Why more buildings should be made of wood

 

 

The second little pig was unlucky. He built his house from sticks. It was blown away by a huffing, puffing wolf, which promptly gobbled him up. His brother, by contrast, built a wolf-proof house from bricks. The fairy tale could have been written by a flack for the construction industry, which strongly favours brick, concrete and steel. However, in the real world it would help reduce pollution and slow global warming if more builders copied the wood-loving second pig.

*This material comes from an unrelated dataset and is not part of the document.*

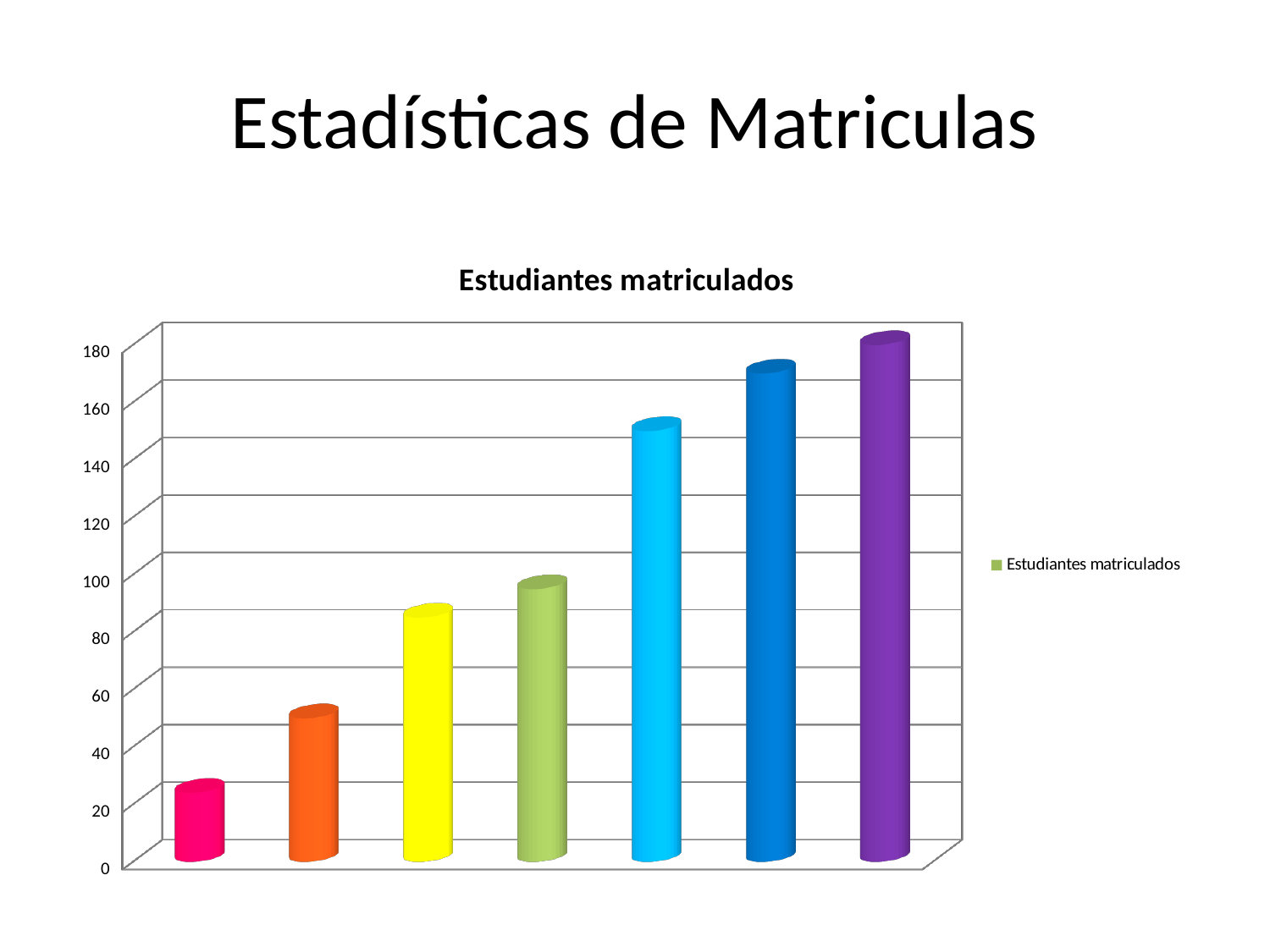
Is the value of the purple (rightmost) bar greater or less than 160? greater What is the title of the chart? Estudiantes matriculados Which is larger, the value of the yellow bar or the value of the orange bar? the yellow bar Do the bar values rise or fall from left to right? rise Which bar is the shortest? the pink bar (leftmost) What kind of chart is shown on the slide? bar chart How many series does the legend list? 1 Is the value of the pink (leftmost) bar greater or less than 40? less Is the value of the orange bar greater or less than 40? greater Which bar is the tallest? the purple bar (rightmost) How many bars are plotted in the chart? 7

In 2015 world leaders meeting in Paris agreed to move towards zero net greenhouse-gas emissions in the second half of this century. That is a tall order, and the building industry makes it even taller. Cement-making alone produces 6% of the world’s carbon emissions. Steel, half of which goes into buildings, accounts for another 8%. If you factor in all of the energy that goes into lighting, heating and cooling homes and offices, the world’s buildings start to look like a giant environmental problem.

Governments in the rich world are now trying to promote greener behaviour by obliging developers to build new projects to “zero carbon” standards (see article). From January 1st 2019 all new public-sector buildings in the European Union must be built to “nearly zero-energy” standards. All other types of buildings will follow in January 2021. Governments in eight further countries are being lobbied to introduce a similar policy.

These standards are less green than they seem. Wind turbines and solar panels on top of buildings look good but are much less productive than wind and solar farms. And the standards only count the emissions from running a building, not those belched out when it was made. Those are thought to account for between 30% and 60% of the total over a structure’s lifetime.

Buildings can become greener. They can use more recycled steel and can be prefabricated in off-site factories, greatly reducing lorry journeys. But no other building material has environmental credentials as exciting and overlooked as wood.